* START *

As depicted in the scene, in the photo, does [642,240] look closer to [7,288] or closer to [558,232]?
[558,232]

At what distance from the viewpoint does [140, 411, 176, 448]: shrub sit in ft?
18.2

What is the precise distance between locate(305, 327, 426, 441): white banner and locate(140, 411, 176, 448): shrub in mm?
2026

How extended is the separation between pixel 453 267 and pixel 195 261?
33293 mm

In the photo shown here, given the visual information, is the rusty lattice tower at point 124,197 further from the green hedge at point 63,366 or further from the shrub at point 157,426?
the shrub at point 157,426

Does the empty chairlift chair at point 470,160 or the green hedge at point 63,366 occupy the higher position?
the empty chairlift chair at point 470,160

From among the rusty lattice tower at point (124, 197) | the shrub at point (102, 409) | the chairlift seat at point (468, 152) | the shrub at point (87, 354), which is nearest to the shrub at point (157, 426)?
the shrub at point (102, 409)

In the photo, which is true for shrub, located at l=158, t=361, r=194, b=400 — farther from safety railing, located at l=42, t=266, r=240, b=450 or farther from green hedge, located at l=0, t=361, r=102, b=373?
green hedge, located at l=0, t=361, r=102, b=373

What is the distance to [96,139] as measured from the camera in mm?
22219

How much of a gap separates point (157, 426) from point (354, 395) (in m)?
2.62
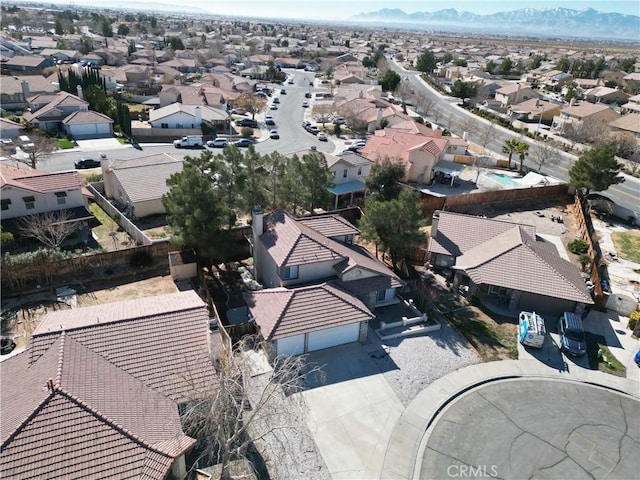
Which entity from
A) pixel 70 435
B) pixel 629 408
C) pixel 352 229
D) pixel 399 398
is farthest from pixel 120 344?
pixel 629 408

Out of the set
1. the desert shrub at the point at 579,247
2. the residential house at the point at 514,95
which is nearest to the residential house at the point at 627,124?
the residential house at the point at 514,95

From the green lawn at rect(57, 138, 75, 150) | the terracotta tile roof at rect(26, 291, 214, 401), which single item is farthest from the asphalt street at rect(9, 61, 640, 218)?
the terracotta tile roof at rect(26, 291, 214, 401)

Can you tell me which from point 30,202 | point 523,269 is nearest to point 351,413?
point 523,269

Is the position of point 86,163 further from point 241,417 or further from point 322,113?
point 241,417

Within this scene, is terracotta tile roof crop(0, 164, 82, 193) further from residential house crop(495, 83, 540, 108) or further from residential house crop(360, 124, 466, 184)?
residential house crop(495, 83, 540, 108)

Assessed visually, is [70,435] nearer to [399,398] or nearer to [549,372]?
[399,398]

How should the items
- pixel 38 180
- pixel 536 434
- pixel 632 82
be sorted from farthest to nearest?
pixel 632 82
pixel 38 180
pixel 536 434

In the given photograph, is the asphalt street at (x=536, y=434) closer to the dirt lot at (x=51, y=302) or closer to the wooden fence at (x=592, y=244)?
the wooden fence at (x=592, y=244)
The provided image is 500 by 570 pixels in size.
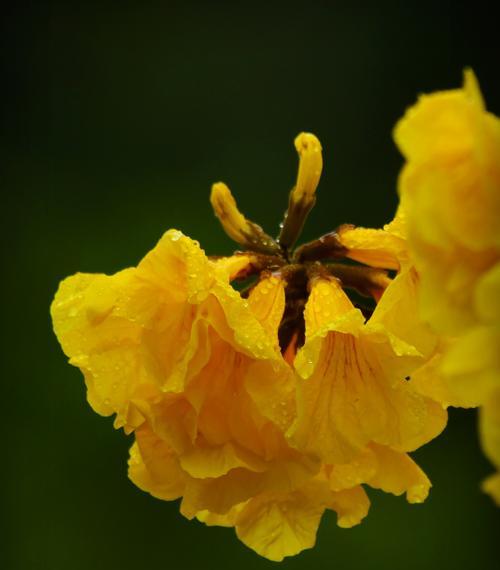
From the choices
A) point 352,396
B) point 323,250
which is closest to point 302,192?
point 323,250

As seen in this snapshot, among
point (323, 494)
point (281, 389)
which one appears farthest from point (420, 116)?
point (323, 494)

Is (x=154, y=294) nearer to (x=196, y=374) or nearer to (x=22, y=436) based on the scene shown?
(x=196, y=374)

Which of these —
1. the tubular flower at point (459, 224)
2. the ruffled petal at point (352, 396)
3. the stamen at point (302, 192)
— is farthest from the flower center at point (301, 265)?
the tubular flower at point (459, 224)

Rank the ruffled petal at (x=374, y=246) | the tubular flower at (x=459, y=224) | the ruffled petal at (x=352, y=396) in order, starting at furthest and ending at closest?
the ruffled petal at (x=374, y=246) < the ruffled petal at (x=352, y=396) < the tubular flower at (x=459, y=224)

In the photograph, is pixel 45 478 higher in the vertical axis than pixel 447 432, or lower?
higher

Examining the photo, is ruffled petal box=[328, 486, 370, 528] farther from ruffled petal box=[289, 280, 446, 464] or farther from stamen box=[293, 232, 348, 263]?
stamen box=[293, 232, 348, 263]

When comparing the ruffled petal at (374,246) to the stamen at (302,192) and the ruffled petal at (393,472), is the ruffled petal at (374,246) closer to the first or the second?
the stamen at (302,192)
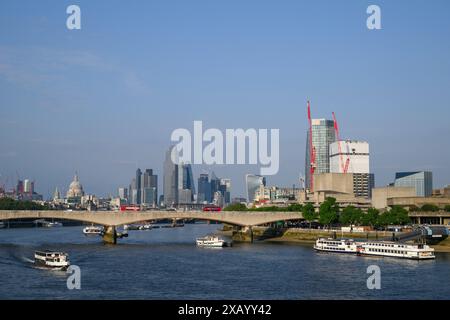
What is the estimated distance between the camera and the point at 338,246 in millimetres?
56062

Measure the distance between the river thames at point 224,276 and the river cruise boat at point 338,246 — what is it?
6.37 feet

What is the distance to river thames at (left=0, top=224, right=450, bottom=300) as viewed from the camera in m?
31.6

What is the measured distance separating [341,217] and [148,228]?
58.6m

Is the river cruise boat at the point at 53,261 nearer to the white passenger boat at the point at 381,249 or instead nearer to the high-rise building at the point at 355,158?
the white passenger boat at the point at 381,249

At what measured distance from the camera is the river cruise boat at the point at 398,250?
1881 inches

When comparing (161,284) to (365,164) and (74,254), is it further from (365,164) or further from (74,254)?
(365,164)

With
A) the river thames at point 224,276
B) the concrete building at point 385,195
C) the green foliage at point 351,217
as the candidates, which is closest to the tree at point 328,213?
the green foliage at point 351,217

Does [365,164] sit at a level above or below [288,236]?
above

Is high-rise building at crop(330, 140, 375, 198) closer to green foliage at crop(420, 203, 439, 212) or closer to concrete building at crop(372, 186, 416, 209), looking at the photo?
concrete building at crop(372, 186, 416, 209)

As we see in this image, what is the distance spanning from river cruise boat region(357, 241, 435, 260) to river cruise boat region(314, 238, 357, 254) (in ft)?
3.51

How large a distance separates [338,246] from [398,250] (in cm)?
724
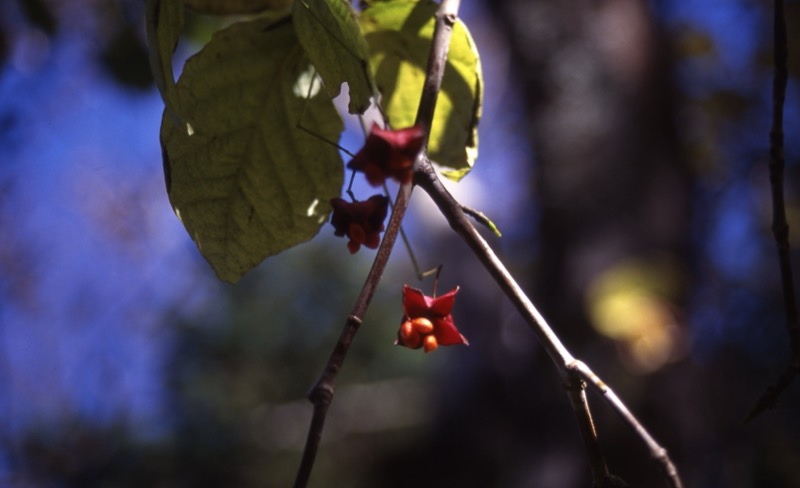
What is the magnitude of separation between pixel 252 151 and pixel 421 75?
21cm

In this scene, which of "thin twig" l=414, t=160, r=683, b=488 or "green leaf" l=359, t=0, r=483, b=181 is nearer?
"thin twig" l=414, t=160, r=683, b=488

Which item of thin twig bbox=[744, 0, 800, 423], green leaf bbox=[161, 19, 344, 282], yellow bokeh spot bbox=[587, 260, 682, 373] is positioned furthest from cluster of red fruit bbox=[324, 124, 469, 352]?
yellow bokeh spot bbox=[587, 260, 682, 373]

* END *
* START *

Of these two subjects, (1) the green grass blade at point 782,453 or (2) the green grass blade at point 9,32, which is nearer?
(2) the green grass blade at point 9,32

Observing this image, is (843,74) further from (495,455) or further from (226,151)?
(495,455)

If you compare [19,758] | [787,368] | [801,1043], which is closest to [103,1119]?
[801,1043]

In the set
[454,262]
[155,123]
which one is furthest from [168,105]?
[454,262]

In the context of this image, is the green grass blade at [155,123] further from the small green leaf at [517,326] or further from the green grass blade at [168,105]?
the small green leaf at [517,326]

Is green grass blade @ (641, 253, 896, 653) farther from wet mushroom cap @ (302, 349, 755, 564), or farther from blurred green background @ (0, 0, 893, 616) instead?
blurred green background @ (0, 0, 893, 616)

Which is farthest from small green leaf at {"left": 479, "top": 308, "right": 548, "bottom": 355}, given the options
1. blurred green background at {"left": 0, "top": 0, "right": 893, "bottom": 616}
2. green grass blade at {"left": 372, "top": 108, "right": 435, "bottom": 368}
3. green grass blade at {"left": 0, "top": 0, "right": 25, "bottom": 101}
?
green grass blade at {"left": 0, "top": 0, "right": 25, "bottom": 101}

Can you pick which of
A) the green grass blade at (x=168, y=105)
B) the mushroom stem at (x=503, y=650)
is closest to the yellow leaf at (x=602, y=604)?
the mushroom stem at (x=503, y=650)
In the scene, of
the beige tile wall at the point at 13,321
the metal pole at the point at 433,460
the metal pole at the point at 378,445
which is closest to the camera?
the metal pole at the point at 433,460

* END *
* START *

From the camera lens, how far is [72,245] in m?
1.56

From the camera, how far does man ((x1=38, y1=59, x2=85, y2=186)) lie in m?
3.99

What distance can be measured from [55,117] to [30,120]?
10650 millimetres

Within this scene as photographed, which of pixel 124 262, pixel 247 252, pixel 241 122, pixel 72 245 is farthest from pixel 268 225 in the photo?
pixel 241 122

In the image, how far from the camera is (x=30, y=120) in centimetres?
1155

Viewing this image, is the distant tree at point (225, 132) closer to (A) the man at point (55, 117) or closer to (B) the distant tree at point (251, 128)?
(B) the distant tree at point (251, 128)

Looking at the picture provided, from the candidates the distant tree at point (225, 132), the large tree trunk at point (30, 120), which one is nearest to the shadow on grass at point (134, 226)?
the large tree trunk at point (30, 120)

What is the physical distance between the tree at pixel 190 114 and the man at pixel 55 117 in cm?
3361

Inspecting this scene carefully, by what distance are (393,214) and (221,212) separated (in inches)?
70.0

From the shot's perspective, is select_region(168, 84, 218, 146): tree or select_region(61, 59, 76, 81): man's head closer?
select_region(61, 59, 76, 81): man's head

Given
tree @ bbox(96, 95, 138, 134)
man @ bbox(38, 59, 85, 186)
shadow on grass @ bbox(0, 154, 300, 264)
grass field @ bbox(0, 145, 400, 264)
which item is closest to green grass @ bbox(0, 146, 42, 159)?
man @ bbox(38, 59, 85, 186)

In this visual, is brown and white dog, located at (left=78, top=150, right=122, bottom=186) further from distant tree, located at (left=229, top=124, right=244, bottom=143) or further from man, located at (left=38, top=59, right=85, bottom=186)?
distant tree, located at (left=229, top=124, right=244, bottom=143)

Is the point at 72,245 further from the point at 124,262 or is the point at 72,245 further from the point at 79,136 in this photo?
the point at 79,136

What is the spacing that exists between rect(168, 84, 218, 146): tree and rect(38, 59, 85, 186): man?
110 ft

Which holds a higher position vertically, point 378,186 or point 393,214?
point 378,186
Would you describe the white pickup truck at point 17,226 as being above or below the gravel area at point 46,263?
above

* END *

PROBLEM STATEMENT
In the material above, please swap "farthest" for "furthest" in the lines that begin with the line containing "Which is farthest" and end with the line containing "2. green grass", and give only those lines back with everything else unchanged.

RESPONSE FOR THIS EXERCISE
Which is furthest from small green leaf at {"left": 479, "top": 308, "right": 548, "bottom": 355}, given the options
1. blurred green background at {"left": 0, "top": 0, "right": 893, "bottom": 616}
2. green grass blade at {"left": 372, "top": 108, "right": 435, "bottom": 368}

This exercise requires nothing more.